Inside London Fashion Week’s new digital plans
By Kati Chitrakorn
In a bid to be “the Netflix channel for fashion”, the British Fashion Council is relaunching a new London Fashion Week hub that includes virtual showrooms, panel discussions and interactive offerings.
London Fashion Week (LFW) will rely on virtual showrooms, interactive videos and podcasts in its new digital format though few big names are participating amid an industry reset.
The British Fashion Council (BFC) is creating a new digital platform, the first in its 40-year history, for fashion designers to show their collections and inspirations, like a “Netflix channel for fashion”, said spokesperson Clara Mercer during a press briefing.
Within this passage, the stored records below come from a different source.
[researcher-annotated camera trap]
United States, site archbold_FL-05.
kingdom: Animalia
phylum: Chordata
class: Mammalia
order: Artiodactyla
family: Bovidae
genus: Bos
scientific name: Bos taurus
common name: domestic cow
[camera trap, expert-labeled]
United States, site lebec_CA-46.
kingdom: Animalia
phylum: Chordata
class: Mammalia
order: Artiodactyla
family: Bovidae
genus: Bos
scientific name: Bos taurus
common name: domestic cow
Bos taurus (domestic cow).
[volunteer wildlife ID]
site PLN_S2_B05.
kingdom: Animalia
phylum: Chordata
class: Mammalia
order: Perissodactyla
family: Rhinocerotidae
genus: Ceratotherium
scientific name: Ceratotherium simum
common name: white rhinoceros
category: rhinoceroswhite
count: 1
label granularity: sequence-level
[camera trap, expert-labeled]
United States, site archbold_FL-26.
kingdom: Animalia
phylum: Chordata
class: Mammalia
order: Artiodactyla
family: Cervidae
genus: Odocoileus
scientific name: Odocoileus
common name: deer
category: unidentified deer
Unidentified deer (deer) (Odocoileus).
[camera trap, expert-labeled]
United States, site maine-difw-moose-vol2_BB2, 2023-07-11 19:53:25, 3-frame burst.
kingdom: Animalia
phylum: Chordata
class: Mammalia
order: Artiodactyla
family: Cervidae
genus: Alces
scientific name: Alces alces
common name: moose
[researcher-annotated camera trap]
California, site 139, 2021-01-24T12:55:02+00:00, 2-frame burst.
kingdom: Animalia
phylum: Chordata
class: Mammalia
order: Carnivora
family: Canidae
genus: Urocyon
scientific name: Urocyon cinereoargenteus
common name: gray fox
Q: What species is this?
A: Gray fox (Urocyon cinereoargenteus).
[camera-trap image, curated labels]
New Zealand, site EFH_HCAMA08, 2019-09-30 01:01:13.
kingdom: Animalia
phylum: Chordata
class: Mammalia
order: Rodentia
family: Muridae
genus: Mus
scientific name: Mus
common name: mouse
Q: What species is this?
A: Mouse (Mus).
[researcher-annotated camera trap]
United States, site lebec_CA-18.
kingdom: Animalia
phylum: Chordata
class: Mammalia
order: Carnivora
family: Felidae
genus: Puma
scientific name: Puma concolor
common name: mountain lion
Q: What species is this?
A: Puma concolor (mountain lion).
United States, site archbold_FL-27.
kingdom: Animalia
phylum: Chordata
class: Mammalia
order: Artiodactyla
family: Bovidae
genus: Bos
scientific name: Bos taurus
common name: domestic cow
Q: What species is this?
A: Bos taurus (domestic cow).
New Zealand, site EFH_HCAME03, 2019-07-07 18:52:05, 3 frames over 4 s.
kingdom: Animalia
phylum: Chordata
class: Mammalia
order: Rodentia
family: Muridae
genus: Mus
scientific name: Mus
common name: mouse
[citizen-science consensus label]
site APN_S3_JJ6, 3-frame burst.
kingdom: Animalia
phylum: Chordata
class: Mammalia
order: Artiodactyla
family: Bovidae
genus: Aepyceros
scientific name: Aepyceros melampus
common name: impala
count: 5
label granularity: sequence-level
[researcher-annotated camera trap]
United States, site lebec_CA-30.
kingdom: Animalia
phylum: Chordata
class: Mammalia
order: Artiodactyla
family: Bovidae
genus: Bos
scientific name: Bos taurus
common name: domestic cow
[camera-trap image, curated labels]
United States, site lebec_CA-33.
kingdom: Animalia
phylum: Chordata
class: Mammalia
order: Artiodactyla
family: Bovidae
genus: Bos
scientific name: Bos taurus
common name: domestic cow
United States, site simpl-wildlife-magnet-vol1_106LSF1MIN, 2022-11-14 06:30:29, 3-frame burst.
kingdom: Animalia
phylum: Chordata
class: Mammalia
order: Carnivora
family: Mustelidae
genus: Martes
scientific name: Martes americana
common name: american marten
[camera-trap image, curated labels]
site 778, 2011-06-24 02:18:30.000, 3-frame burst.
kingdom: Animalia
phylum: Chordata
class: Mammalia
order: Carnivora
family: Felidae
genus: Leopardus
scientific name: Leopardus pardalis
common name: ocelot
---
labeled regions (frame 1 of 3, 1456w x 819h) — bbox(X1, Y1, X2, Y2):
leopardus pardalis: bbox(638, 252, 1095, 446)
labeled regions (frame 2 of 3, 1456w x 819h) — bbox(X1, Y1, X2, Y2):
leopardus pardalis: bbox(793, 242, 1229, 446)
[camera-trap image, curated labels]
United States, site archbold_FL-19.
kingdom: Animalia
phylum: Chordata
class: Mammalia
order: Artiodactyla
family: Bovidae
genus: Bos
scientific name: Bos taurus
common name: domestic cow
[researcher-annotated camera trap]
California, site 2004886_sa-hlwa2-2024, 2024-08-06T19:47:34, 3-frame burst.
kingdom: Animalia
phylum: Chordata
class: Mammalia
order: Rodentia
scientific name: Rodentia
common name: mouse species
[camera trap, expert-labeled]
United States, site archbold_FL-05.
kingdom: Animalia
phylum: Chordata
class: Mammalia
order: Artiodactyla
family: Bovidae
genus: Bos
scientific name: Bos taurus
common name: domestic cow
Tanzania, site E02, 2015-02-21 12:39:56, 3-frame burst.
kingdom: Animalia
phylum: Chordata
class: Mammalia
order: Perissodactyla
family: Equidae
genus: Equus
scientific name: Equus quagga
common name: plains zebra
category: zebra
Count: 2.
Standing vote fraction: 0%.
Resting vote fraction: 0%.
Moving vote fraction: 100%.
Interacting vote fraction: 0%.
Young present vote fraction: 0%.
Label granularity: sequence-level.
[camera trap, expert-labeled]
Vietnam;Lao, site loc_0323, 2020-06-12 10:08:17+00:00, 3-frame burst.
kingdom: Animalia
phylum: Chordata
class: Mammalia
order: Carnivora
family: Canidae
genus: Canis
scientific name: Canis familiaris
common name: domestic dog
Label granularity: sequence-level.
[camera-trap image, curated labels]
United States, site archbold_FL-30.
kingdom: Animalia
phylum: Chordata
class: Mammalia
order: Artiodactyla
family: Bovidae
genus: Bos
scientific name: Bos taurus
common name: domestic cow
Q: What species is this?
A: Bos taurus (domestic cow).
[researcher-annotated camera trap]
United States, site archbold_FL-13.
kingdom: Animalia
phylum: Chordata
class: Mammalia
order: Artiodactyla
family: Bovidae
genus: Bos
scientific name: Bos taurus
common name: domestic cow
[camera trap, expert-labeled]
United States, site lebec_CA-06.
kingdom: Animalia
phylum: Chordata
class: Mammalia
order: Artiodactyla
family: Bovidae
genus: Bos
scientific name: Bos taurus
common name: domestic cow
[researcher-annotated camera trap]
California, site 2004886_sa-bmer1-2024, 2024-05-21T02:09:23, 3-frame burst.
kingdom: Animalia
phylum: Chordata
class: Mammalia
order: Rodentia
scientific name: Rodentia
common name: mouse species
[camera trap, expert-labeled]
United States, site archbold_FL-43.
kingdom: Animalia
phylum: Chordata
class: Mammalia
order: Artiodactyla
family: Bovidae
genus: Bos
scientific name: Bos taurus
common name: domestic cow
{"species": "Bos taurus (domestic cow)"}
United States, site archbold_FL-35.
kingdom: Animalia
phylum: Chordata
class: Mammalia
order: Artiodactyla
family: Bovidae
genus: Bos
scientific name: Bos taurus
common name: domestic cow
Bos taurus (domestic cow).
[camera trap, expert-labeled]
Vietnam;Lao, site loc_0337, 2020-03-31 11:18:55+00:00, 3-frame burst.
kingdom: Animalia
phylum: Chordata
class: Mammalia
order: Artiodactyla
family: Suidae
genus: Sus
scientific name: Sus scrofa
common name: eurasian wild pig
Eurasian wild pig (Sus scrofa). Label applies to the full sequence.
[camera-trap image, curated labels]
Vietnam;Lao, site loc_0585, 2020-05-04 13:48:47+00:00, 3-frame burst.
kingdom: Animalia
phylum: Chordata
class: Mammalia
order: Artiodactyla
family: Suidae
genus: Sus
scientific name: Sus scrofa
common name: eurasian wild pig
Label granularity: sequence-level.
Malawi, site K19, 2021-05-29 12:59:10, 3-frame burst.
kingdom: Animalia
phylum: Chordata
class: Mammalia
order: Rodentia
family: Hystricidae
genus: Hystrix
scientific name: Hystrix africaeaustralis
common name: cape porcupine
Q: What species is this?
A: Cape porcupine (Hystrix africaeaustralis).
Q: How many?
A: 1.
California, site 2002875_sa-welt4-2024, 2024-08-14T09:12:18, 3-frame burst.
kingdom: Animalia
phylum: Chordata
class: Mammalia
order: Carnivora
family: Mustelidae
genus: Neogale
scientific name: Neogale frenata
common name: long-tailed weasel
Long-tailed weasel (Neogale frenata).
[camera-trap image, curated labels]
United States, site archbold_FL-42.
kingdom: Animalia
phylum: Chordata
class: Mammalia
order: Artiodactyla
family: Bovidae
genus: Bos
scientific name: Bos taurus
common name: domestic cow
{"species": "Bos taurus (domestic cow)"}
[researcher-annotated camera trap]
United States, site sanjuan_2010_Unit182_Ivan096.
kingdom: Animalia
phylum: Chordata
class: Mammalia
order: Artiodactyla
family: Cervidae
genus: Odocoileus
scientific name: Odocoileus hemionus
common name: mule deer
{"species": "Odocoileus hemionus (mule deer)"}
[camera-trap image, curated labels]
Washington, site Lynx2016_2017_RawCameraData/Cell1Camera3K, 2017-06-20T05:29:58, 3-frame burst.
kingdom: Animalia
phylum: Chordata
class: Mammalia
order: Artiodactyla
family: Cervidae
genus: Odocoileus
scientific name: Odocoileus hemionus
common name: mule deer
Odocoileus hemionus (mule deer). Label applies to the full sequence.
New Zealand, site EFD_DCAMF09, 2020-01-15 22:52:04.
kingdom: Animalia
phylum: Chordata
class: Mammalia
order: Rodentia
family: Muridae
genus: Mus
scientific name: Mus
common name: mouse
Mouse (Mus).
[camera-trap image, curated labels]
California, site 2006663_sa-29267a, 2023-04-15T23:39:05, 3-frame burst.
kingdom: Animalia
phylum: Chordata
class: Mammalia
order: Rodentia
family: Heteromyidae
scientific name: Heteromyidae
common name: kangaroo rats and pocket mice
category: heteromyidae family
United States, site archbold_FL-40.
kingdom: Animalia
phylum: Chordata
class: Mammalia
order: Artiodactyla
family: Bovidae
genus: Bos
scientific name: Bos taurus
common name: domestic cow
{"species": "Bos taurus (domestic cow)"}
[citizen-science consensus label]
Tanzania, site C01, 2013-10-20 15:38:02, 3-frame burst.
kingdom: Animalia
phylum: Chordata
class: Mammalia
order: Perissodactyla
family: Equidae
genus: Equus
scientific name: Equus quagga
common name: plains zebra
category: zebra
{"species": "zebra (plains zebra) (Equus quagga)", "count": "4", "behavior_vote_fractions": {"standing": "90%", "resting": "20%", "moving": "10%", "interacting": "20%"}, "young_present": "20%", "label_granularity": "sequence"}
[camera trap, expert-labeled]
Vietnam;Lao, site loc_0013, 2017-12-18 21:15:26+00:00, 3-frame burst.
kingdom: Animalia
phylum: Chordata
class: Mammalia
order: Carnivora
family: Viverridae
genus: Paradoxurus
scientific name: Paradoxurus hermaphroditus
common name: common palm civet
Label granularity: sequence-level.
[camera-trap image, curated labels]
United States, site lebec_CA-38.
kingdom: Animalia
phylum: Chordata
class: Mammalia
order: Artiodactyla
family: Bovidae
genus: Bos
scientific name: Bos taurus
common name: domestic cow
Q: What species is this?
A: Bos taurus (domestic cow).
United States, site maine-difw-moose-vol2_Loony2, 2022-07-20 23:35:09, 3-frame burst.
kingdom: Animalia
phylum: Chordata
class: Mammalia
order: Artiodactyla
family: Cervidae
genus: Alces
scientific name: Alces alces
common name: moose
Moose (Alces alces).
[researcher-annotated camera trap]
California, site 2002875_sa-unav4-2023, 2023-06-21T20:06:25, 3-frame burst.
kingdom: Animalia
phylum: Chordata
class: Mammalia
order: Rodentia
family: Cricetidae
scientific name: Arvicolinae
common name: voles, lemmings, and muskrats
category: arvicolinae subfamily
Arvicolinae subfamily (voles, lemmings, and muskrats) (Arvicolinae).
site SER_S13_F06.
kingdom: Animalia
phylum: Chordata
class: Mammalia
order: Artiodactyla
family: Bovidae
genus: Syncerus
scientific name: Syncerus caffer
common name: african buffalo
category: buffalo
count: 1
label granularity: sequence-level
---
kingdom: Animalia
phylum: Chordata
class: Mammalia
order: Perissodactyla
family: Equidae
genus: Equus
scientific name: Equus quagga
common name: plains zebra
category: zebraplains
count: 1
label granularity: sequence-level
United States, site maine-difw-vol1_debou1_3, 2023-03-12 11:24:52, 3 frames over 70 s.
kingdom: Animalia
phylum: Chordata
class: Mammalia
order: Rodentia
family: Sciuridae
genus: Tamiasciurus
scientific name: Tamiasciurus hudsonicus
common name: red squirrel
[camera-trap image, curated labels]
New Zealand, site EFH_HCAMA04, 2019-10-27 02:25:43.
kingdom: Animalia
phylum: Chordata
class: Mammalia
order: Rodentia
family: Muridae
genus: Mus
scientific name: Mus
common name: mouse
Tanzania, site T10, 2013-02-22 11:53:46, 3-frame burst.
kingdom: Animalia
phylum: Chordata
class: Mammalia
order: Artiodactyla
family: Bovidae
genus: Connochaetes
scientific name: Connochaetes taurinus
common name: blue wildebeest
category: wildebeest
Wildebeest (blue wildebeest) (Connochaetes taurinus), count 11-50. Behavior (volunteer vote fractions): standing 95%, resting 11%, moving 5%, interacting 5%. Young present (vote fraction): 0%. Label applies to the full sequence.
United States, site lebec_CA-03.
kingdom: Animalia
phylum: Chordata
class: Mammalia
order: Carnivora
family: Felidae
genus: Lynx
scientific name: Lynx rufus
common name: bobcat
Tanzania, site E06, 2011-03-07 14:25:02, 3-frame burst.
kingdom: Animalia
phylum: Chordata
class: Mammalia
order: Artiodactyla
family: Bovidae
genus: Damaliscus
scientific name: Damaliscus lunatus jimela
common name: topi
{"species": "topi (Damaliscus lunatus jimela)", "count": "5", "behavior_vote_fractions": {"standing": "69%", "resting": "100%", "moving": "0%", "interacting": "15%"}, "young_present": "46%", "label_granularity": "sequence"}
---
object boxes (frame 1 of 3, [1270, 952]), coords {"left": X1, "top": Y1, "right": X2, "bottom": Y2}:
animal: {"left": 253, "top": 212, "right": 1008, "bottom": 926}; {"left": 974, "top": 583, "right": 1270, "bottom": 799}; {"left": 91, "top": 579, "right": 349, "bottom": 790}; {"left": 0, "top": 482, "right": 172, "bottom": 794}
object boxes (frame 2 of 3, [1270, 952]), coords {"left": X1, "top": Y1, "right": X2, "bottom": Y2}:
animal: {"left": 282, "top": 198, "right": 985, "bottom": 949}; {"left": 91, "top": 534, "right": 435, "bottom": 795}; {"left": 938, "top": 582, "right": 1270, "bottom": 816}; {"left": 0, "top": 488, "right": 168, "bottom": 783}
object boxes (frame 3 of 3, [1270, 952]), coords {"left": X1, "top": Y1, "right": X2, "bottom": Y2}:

The event, which replaces men’s week, is gender neutral and will include smaller women’s labels like Lou Dalton and Teatum Jones. LFW in September will still go ahead.
“What we lose from not having physical fashion shows is intimacy. Both from the personal interaction from the guests, models and celebrities present, but all that collective shared experience that comes from a live event,” says Andrew Groves, professor of fashion design at Westminster. “For example, the season Craig Green moved his audience to tears or any of McQueen's incredibly visceral fashion shows. However, what online fashion weeks are capable of achieving is another kind of intimacy where a broader, more inclusive audience can engage and be part of the fashion industry.”
A successful digital fashion collection will convince buyers they can tell a compelling story about your products in online retail, Groves adds.